Moving to the back to let others in closer as they gather around, some wielding flashless camera phones, I am too distracted to listen carefully to what Father Alban is saying. I still don’t know if the baby is a boy or a girl. The prayers and blessing finish. The priest takes the babe in his hands and lifting it heavenward chants, ‘The child of God is churched in the name of the Father and of the Son and of the Holy Spirit,’ as he advances to the altar. There, without going in, he raises the newborn in dedication before the ikons.
‘Ah, so it must be a girl,’ I think to myself, ‘otherwise he would have taken it inside the altar and circumambulate the holy table.’ Few priests are willing to break with tradition, like Father John does, who takes all infants into the altar, regardless of gender. I look about for a place to stand for the service and slide into an empty pew on the right of the main aisle, opposite where I usually stand. ‘My guardian angel,’ I wonder, ‘will he know where I am?’ remembering a saying of Mother Gavrilía.
The quiet of the outside world gives way to the music of divine service, and I ponder the twin gifts of silence and of praise. The holy Child, being rushed to birth in an unlikely place, a shepherd’s cave, through the hustle and bustle and noise of a market town, was anything but quiet. It was even noisy, at first. Then, as the holy family went down, off the beaten track to find the caves, the coolness and silence of the coming night ushered them to the place of birth-giving, its poverty hiding it from the world.
Truth never changes, but we do. Things look different to us at their beginning and at their ending. The passage of time adds weight to what at first seemed light, or reveals to be nearly nothing what once we thought glorious and grand. Initial happiness can sour, but heart-breaking losses can prepare us for more than we ever thought possible. Swept as dust before a whirlwind, we lose our balance and fall, and blinded by our passions lose our way. Belief, faith, and trust are keys that open a door to life.

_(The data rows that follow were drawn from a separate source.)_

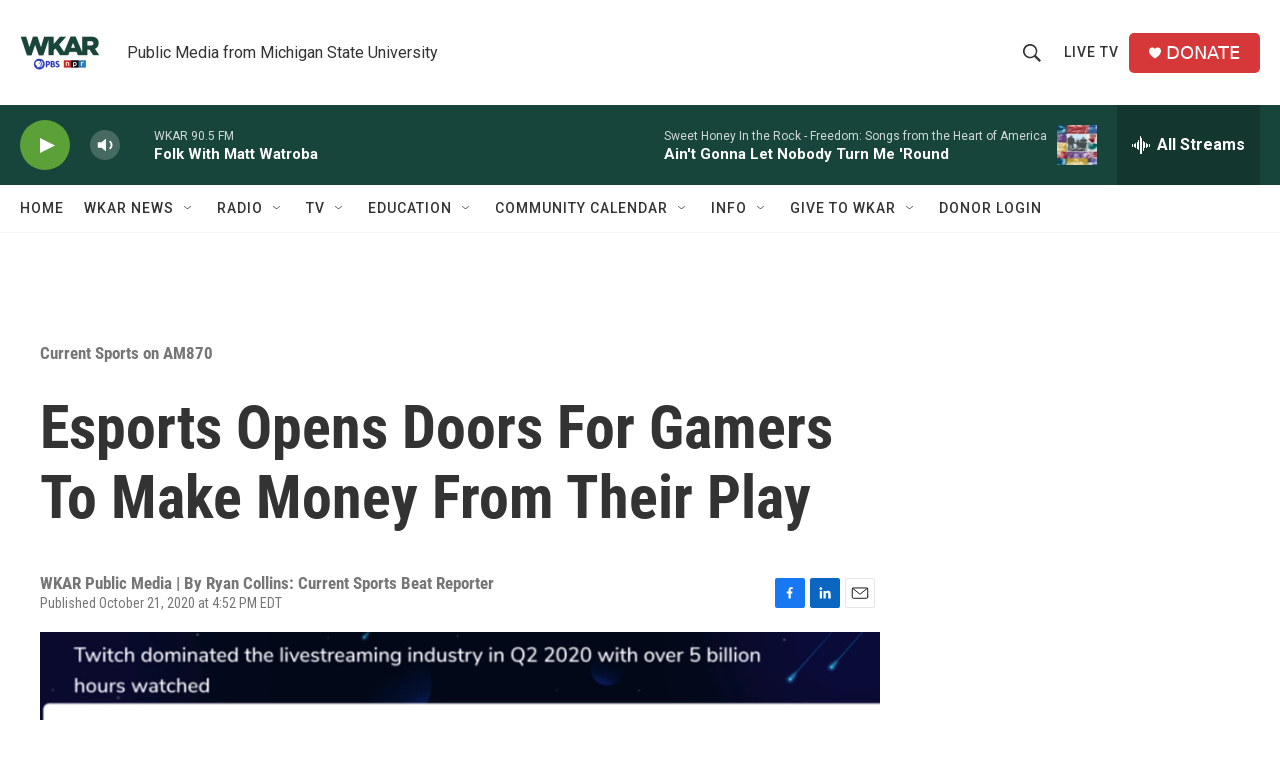

--- FILE ---
content_type: text/html; charset=utf-8
request_url: https://www.google.com/recaptcha/api2/aframe
body_size: 266
content:
<!DOCTYPE HTML><html><head><meta http-equiv="content-type" content="text/html; charset=UTF-8"></head><body><script nonce="jC9wigpDlQxTzmOWs69SSw">/** Anti-fraud and anti-abuse applications only. See google.com/recaptcha */ try{var clients={'sodar':'https://pagead2.googlesyndication.com/pagead/sodar?'};window.addEventListener("message",function(a){try{if(a.source===window.parent){var b=JSON.parse(a.data);var c=clients[b['id']];if(c){var d=document.createElement('img');d.src=c+b['params']+'&rc='+(localStorage.getItem("rc::a")?sessionStorage.getItem("rc::b"):"");window.document.body.appendChild(d);sessionStorage.setItem("rc::e",parseInt(sessionStorage.getItem("rc::e")||0)+1);localStorage.setItem("rc::h",'1768777680642');}}}catch(b){}});window.parent.postMessage("_grecaptcha_ready", "*");}catch(b){}</script></body></html>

Though she knew beforehand, and the man selected to be her husband also, what must be His name, and others who came seeking a king, His gender and office, the shepherds instructed by angels in unforgettable tones the nature of God’s purposes still cried out when they found Him, ‘It’s a boy!’ as they gathered around, glad eyes reflecting a light that illuminated people who had walked, forever it seemed, in darkness. And a new silence, that of the Kingdom without end, befell the world.